◆ REQUIRED ACTION
Pull every line containing "burst" out of the material below.

★ ★ ★ ★

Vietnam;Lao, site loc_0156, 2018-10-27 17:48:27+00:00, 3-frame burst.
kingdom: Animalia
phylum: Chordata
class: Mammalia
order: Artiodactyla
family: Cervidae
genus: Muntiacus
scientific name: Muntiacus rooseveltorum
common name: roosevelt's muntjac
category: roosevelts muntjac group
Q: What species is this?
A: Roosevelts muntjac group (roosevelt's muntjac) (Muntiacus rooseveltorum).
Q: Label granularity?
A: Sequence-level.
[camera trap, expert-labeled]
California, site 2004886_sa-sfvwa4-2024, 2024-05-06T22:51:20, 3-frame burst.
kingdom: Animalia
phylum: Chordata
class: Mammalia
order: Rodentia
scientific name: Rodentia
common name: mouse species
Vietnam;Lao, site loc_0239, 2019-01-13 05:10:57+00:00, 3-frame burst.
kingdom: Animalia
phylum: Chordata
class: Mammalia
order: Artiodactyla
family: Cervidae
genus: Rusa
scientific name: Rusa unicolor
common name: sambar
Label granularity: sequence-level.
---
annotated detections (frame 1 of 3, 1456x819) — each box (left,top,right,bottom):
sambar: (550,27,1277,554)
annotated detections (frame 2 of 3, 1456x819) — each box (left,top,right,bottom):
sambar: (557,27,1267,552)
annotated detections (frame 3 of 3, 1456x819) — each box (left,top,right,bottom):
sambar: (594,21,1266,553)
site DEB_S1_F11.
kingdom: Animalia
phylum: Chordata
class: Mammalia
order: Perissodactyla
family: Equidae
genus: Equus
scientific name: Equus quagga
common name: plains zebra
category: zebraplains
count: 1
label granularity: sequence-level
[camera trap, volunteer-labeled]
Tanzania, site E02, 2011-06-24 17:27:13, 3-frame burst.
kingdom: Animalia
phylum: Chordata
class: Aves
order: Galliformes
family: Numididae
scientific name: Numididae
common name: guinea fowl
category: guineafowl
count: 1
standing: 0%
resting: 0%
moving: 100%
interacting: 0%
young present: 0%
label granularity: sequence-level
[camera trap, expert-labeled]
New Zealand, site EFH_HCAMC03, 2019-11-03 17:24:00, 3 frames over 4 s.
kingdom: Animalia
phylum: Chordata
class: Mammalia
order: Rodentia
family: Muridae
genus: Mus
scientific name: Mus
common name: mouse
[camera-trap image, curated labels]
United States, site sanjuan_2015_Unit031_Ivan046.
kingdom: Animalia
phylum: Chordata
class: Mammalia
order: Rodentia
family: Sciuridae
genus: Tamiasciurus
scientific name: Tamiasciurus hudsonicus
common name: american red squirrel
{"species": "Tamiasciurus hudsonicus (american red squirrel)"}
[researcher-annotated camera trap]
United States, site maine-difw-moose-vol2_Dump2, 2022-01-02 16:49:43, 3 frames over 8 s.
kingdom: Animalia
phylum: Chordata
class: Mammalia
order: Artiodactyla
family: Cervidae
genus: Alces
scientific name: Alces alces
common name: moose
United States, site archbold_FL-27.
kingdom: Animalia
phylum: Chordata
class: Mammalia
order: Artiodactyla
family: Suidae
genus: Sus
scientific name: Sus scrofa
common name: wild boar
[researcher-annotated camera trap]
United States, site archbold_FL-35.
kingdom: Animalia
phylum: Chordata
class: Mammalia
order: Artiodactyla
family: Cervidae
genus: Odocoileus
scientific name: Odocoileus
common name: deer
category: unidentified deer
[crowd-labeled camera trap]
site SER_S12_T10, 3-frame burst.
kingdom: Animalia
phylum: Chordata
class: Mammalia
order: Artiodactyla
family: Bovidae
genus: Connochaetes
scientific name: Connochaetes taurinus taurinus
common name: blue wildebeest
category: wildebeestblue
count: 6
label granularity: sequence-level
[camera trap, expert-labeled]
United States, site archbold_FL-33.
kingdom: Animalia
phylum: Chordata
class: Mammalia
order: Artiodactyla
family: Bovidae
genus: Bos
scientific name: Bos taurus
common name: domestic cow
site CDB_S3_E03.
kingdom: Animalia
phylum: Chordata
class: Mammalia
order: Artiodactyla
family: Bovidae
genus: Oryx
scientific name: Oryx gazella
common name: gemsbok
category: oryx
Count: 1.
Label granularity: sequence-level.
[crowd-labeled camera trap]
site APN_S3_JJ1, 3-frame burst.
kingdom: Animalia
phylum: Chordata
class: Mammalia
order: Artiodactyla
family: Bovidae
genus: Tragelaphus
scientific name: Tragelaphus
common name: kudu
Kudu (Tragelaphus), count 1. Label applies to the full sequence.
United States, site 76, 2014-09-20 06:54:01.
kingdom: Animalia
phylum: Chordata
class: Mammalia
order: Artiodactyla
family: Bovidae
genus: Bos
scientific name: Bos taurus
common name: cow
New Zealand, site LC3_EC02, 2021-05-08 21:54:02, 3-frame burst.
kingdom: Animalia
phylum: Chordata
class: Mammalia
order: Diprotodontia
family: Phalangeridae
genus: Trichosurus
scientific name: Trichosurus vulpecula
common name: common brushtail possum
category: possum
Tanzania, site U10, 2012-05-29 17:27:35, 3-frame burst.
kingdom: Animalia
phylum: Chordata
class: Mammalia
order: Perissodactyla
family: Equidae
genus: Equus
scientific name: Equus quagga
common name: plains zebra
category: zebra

★ ★ ★ ★

◆ EXERCISE RESULT
Vietnam;Lao, site loc_0156, 2018-10-27 17:48:27+00:00, 3-frame burst.
California, site 2004886_sa-sfvwa4-2024, 2024-05-06T22:51:20, 3-frame burst.
Vietnam;Lao, site loc_0239, 2019-01-13 05:10:57+00:00, 3-frame burst.
Tanzania, site E02, 2011-06-24 17:27:13, 3-frame burst.
site SER_S12_T10, 3-frame burst.
site APN_S3_JJ1, 3-frame burst.
New Zealand, site LC3_EC02, 2021-05-08 21:54:02, 3-frame burst.
Tanzania, site U10, 2012-05-29 17:27:35, 3-frame burst.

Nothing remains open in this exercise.